Montessori Education in the Internet Age

Walk into any quality Montessori school in the world, and you will see some of the most beautifully prepared learning environments imaginable. Wooden materials, carefully arranged shelves, observant teachers.

Chart: Pew Research Center

Chart: Pew Research Center

What you won't find, by and large, is a tech-heavy curriculum.

Though nearly every adult American owns a cellphone (see Pew Research chart), rare is the Montessori school where smartphones, tablets, or computers play a major role.

A Strained Relationship

The lack of computer-based assignments might surprise public school teachers given how gung-ho traditional schools are about technology.

Montessorians, by comparison, have a somewhat less enthusiastic opinion with technology - especially in the early years. In Montessori schools, the amount of technology integration depends on the educational philosophy of the teachers.

Some schools ban all technology, believing that children need to learn with their own eyes and hands and absolutely not while watching a screen. Some schools have a computer in the classroom but only allow it for teachers. Some classrooms have computers in the classroom and allow students to use them for internet research and to practice typing skills.

Occasionally you will find a Montessori classroom that embraces more than that in the elementary years, but at least in the Montessori 0-6 year old scene, you will find a near-absence of the digital.
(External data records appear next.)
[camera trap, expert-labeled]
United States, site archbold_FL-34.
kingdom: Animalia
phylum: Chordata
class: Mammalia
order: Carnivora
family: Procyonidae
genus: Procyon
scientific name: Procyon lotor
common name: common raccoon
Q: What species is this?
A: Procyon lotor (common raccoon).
If you are a parent at home exploring apps on your tablet or smartphone, you may see apps for something like "Montessori Math" or "The Pink Tower" (a quintessential Montessori material). 

Don't fool yourself into thinking that if you download this app for your child, he is doing the activity that Montessori developed and adopted into her method. There's a reason for all those beautiful wooden materials.
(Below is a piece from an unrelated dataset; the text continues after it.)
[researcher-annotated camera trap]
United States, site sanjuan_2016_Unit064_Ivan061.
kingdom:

What Changes, What Doesn't

Technology does not overturn Montessori’s belief that learning should be done first with a child’s own hands.

Maria Montessori was not aware of the enormous technological changes that would occur in the years after her death (1952), but she was adamant that the learning of abstract ideas begin with the child's own hands using concrete objects.
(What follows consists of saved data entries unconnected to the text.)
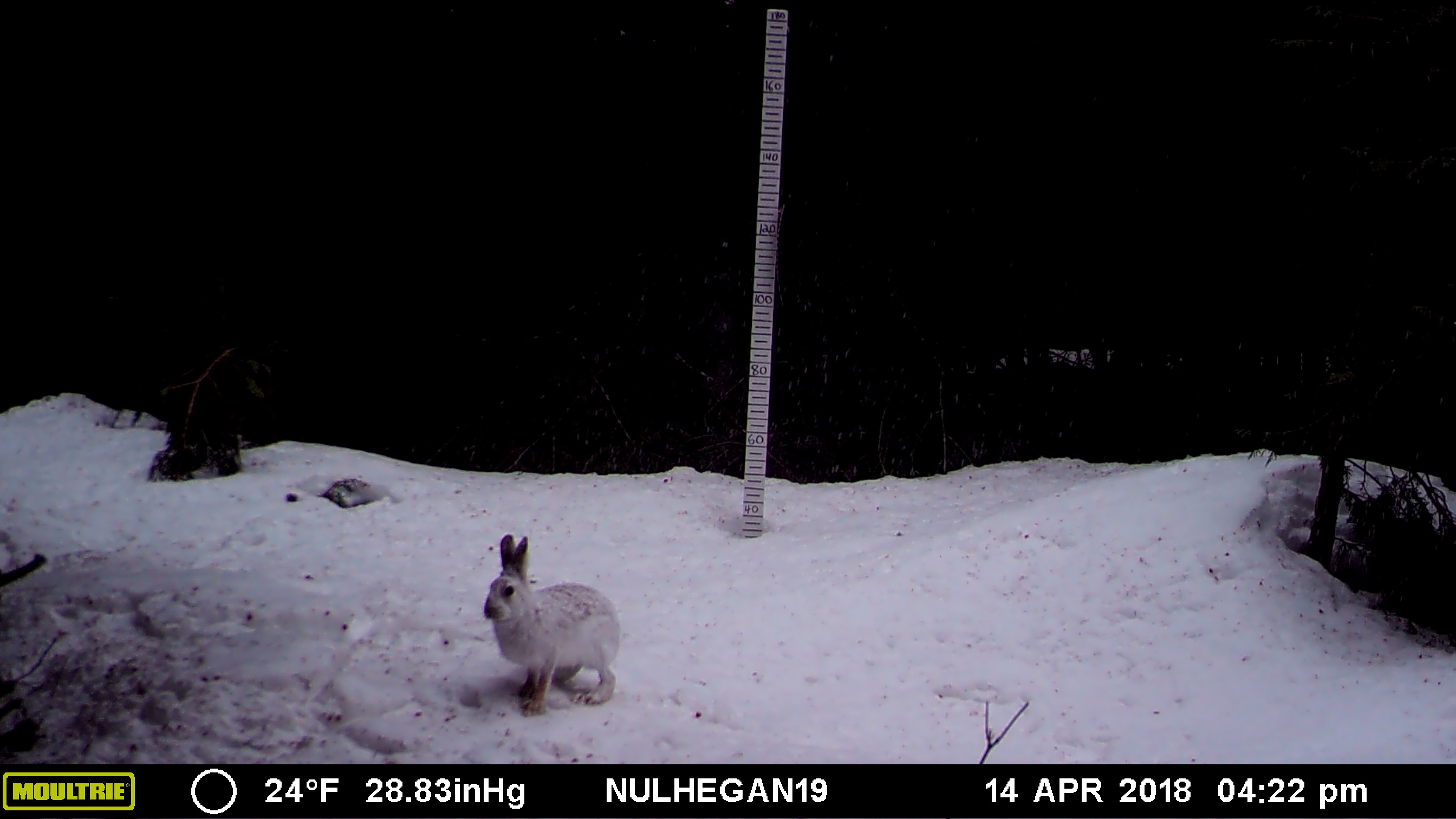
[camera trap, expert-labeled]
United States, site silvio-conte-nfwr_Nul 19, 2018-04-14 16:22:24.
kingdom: Animalia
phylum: Chordata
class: Mammalia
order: Lagomorpha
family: Leporidae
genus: Lepus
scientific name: Lepus americanus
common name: snowshoe hare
Snowshoe hare (Lepus americanus).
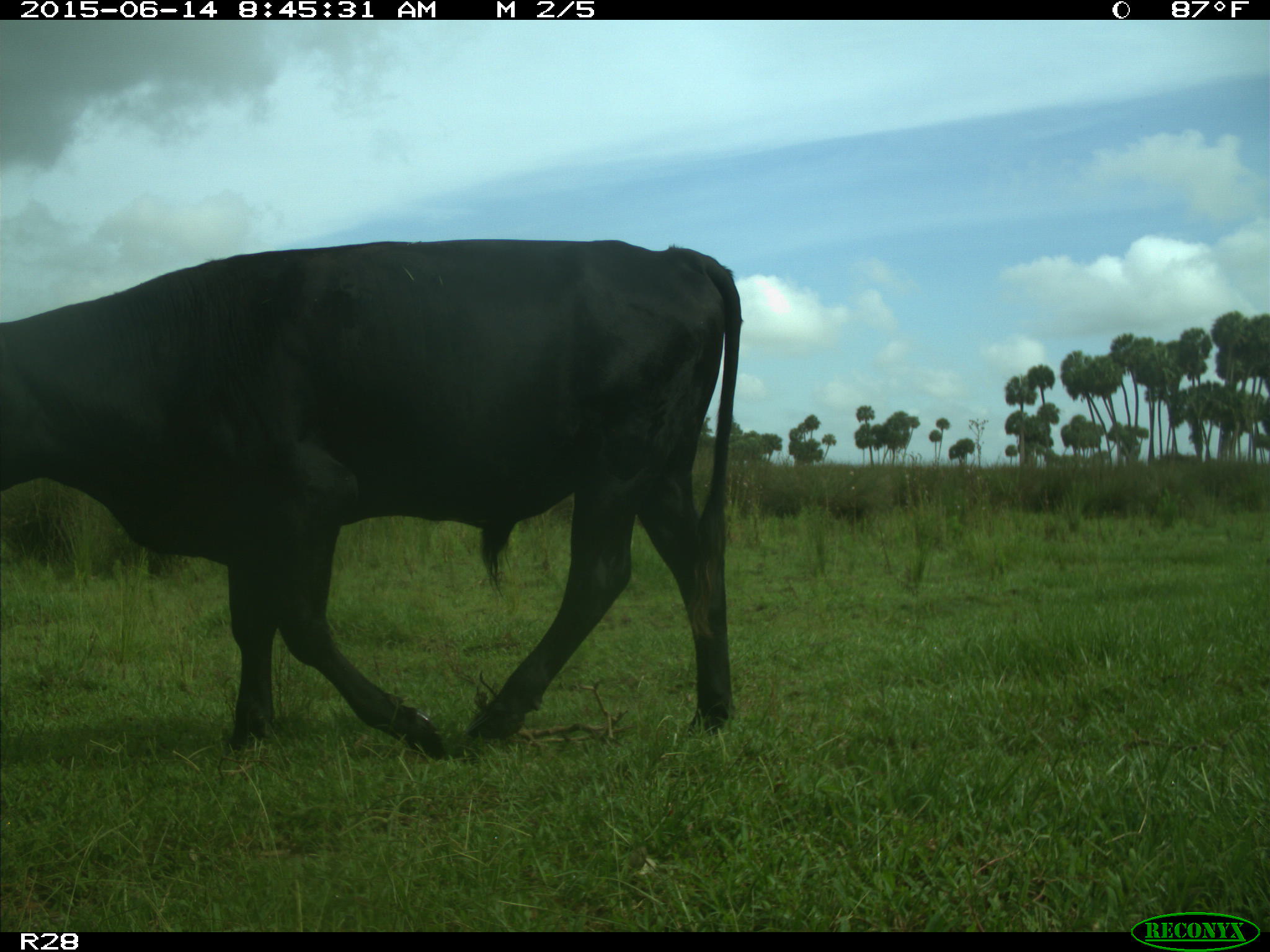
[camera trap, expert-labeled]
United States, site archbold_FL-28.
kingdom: Animalia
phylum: Chordata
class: Mammalia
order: Artiodactyla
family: Bovidae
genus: Bos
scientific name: Bos taurus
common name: domestic cow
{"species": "Bos taurus (domestic cow)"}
I suspect that Dr. Montessori would approve of some careful and limited use of technology were she alive today. How could she not be amazed by the global social connections? Today, a grandparent might video chat with a faraway grandchild. A parent-to-be might search for tips on preparing the home for a new baby. A student might research the Galapagos Islands not only by reading books but also by watching a video of a family on vacation describing what they see and feel. There are lots of interesting opportunities for us to use technology in a way that enhances our exploration of and connection to the world that most of us see as positive additions to a learning environment.

There is not An App for That

The problem arises when we attempt to replace a valuable hands-on experience with an abstract one too early. Take the pink tower, for example. To an inexperienced eye, the child simply stacks a set of ten cubes of varying sizes into a tower, with the largest on the bottom and the tiniest on the top. An app on a tablet could presumably replace this activity with a virtual representation of pink squares that can be dragged and dropped into position.

A child of preschool age can certainly learn to order these squares by size, but so much is lost in value! When the child carefully lifts each cube, its size is known by a myriad of sensory cues that go far beyond the visual. The shape and size of each smooth side is fully explored by little hands; the weight of each is compared to the next. A misplacement of the next-smallest cube is easily recognizable when the heavier cube on top causes the tower to wobble or fall.

Even the tower itself is subconsciously compared to the child's own body size and the mathematics of cubing in increments of 1 cm each is internalized in order to develop future algebraic thinking. Swiping the pink blocks on an app is about as realistic as a flight simulator is to flying an actual airplane.  

So How Do We Know What's Appropriate? 

No doubt, we have a ton of intriguing technological inventions at our disposal for use with kids, and as parents and teachers, it is up to us to decide how they may or may not fit in with our philosophy of education. We must be especially careful when simply regurgitating tried and true teaching techniques and manipulatives in a virtual format. What looks like the same activity may not actually nurture the child's full engagement of the senses, which is a non-negotiable in any quality material designed for early childhood.

Our children deserve for us to constantly question the educational validity of any of the techy stuff in their environment. There is only one path to collective knowledge of what is helpful or a hinder to a child's development, and that is through continued observation of the children themselves.